Culture

Avec Léna Ghar, Alice Dumas Kol, Romane Bladou, le roman reste le genre omnivore.

Trois récits récents confirment à  Jean-Philippe Domecq que le roman reste d’une grande souplesse d’invention. Tantôt c’est le langage qui se retourne contre ce qui menace le personnage : « Tumeur ou tutu », dit bien le titre du prometteur roman de Léna Ghar (éditions Verticales). Tantôt le récit se fait rédempteur quand on a vu la « grande hache » de l’Histoire, dans « Une chance amère » d’Alice Dumas Kol (éditions Anne Carrière) ; tantôt le voyage continental va de nouvelles en étapes du continent personnel, et c’est « Atlantique Nord » de Romane Bladou (éditions La Peuplade). Le « genre omnivore » par excellence.

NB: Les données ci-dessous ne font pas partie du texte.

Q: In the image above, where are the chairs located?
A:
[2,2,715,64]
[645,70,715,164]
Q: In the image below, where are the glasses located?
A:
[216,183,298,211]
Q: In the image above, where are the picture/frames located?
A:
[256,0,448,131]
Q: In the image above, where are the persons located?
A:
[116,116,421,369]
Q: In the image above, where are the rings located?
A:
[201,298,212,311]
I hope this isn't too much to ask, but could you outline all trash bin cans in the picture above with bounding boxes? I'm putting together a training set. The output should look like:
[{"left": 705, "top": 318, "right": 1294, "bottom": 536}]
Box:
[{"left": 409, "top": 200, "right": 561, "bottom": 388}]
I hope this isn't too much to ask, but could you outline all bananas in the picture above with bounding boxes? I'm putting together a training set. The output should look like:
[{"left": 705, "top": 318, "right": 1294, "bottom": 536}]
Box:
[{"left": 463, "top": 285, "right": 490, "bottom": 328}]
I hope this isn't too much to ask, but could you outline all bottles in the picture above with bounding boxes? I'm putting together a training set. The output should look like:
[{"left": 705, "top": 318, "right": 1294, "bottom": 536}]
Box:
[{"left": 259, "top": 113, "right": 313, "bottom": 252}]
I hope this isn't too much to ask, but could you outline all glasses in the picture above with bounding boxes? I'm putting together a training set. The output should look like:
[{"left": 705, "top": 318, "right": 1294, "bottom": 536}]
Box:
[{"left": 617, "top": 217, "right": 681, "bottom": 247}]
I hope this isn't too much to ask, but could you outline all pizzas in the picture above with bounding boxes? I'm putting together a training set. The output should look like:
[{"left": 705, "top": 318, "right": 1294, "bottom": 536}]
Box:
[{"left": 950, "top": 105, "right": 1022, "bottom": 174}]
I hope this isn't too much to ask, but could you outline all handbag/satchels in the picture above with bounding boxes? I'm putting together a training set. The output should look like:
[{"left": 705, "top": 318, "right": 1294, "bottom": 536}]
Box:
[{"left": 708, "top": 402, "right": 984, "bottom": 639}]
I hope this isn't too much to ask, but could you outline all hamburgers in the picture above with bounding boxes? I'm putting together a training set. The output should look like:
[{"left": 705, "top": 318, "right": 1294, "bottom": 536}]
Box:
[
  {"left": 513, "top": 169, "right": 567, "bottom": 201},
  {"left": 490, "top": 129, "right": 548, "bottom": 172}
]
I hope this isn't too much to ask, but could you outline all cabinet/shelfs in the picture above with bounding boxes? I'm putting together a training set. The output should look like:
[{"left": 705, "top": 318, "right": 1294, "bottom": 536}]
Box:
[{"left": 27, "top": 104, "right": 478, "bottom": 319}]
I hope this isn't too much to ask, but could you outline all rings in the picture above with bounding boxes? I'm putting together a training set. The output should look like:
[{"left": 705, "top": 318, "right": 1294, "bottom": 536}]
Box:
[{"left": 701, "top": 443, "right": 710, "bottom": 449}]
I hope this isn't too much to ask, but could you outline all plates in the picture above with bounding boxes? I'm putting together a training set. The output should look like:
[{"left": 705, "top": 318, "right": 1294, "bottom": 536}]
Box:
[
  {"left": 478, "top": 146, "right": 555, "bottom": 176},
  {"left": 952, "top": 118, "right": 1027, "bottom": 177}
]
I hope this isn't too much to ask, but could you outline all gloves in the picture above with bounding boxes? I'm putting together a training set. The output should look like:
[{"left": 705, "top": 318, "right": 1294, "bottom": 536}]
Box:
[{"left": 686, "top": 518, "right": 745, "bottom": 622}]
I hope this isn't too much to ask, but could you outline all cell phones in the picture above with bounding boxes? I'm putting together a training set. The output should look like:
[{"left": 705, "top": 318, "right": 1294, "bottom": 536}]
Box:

Pourquoi le roman est-il le genre littéraire qui a le plus de succès depuis trois siècles ?

Une des explications les plus intéressantes à ce jour reste celle qu’a formulée Marthe Robert (1914 – 1996), auteure qu’il faut faire exprès de rappeler en nos temps d’indigence de la critique littéraire, et dont on relira notamment Seul comme Franz Kafka pour sa portée pas seulement littéraire et psychanalytique mais aussi sur la judaïté puisqu’elle fait de Kafka le « Juif absolu », si l’on me permet l’expression, dans la mesure où Franz Kafka s’est coincé à la fois dans et hors de la condition juive.

Le « genre omnivore » par excellence

Dans Roman des origines et origines du roman, Marthe Robert émet l’hypothèse que le succès du roman s’explique par le fait qu’il est « le genre omnivore » par excellence, au sens où un roman peut intégrer les autres genres littéraires (théâtre, poésie, critique littéraire, autobiographique aussi bien) et tous modes de discours (philosophique, religieux, linguistique, etc.). L’histoire du roman l’illustre dans toute sa variété effectivement omnivore.
On trouve, par exemple, cinquante pages de réflexion religieuse (assez fastidieuses du reste, comme chaque fois que Dostoïevski sort ce qu’il croit bon de penser, notamment son antisémitisme et « la grande Russie », que Vladimir Poutine ne renierait pas) au moment de la mort du Starets Zossime dans Les Frères Karamazov, un des géniaux romans des profondeurs de ce grand écrivain.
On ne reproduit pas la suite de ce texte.